Adjusting Cache Control

Caching requests and responses is a critical ability. The router enables very detailed control of the cache control policy for the whole graph, as well as subgraphs

Understanding Cache Control

In HTTP, the Cache-Control header is used to define the caching behavior of responses. It tells browsers and intermediary servers how to handle content caching. Some of the common Cache-Control directives include:

  • max-age: Specifies how long (in seconds) a response can be considered fresh.

  • no-cache: Forces caches to submit the request to the origin server for validation before serving the cached copy.

  • no-store: Prevents the storage of any part of the response by caches.

Additionally, Expires is an older header used to specify an exact expiration time for cached content. If both Cache-Control and Expires are present, Cache-Control takes precedence.Cache Control Policy

To enable a restrictive cache control policy, insert the following snippet into your config.yaml file and adjust it according to your needs.

# config.yaml

# See https://cosmo-docs.wundergraph.com/router/configuration#config-file
# for the full list of configuration options.

cache_control_policy:
  enabled: true
  value: "max-age=180, public"
  subgraphs:
    - name: "products"
      value: "max-age=60, public"
    - name: "pricing"
      value: "no-cache"

Restrictive Cache Control Policy

The cache control policy algorithm ensures that the strictest caching policy from all subgraphs is applied when propagating the Cache-Control header (and related ones, such as Expires). This is critical for cases where different subgraphs have varying caching requirements, and you want to ensure that sensitive or time-sensitive data is properly handled.

This policy doesn't need to be set for the entire federation, you can decide to only apply the restrictive cache control policy to a subgraph.
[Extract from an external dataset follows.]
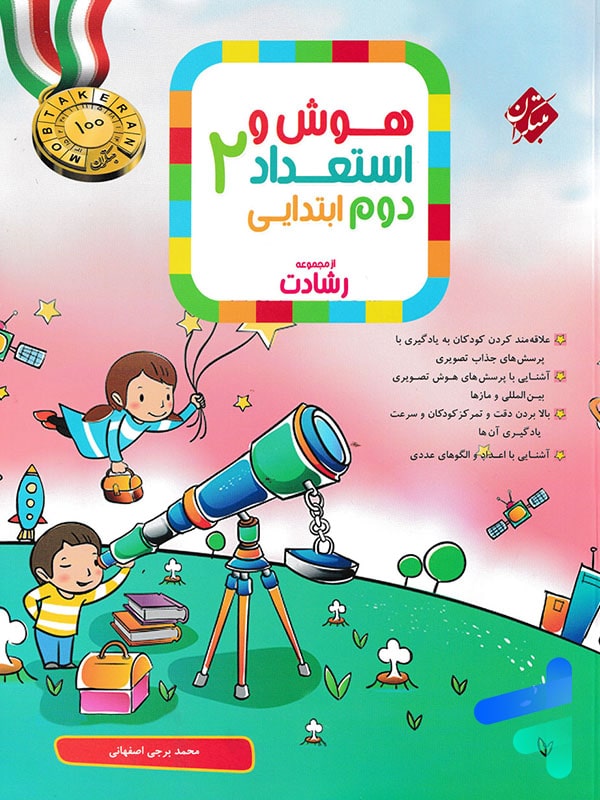 هوش و استعداد دوم دبستان رشادت مبتکران - پایتخت کتاب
In order to do that, just set enabled: false in your cache_control_policy configuration

The algorithm evaluates the following in order:

  1. no-cache and no-store directives take priority, and these will override any other directives.

  2. max-age values: The smallest max-age value from any subgraph (or the default, if specified in the configuration) is selected.

  3. Expires header: The earliest expiration date will be used if Expires headers are provided.

no-cache/no-store Wins: When any subgraph returns no-cache or no-store directives, they will take precedence over all other cache settings, regardless of max-age values. This guarantees that sensitive data will not be stored in caches, providing an extra layer of security.

Mutation Requests Automatically Set no-cache: If a global cache control policy is enabled, we will automatically set Cache-Control: no-cache to GraphQL mutation request for security reasons, ensuring that mutation results are never cached.

Example Scenarios:

Scenario 1: Global Default + Subgraph Specific max-age

  • Global Default: Cache-Control: max-age=600 (10 minutes)

  • Subgraph A: Cache-Control: max-age=300 (5 minutes)

  • Subgraph B: No cache control specified

    • Result: Cache-Control: max-age=300, since Subgraph A’s max-age=300 is more restrictive than the global default.

Scenario 2: Subgraph-Specific no-cache with Global Default

  • Global Default: Cache-Control: max-age=600

  • Subgraph A: Cache-Control: no-cache

  • Subgraph B: Cache-Control: max-age=300

    • Result: Cache-Control: no-cache overrides everything due to its strictness.

Scenario 3: Expires in Subgraphs

  • Subgraph A: Cache-Control: max-age=300, Expires=Wed, 15 Sep 2024 18:00:00 GMT

  • Subgraph B: Cache-Control: max-age=600, Expires=Wed, 15 Sep 2024 17:00:00 GMT

    • Result: The response uses Expires=Wed, 15 Sep 2024 17:00:00 GMT, the earlier expiration time.

Scenario 4: Combining Global Defaults with no-cache

  • Global Default: Cache-Control: max-age=600

  • Subgraph A: Cache-Control: no-store

  • Subgraph B: No cache control set

    • Result: Cache-Control: no-store takes precedence, as it’s stricter than the global default.

Scenario 5: No global default

  • Global: enabled: false

  • Subgraph A: no cache control set

  • Subgraph B: Cache-Control: max-age=300

    • Result: Any requests which access subgraph B will have Cache-Control: max-age=300set, but requests which don't access subgraph B won't have any cache-control set

By combining these mechanisms, the algorithm ensures that data handling adheres to the strictest cache control settings from all subgraph responses, promoting both security and performance integrity. Users can define global defaults to enforce a baseline cache policy, and can rely on no-cache or no-store directives for security sensitive subgraphs.

Overriding Cache Control Policy

By using the set operation in their header propagation rules, users can overwrite the cache control policy if necessary.

For example, a configuration can be set like:

cache_control_policy:
  enabled: true
  value: "max-age=180, public"
  
headers:
 subgraphs:
    specific-subgraph: # Will only affect this subgraph
      response:
        - op: "set"
          name: "Cache-Control"
          value: "max-age=5400"

For this configuration, any request which hits the specific-subgraph will have the desired subgraph cache control value set (max-age=5400).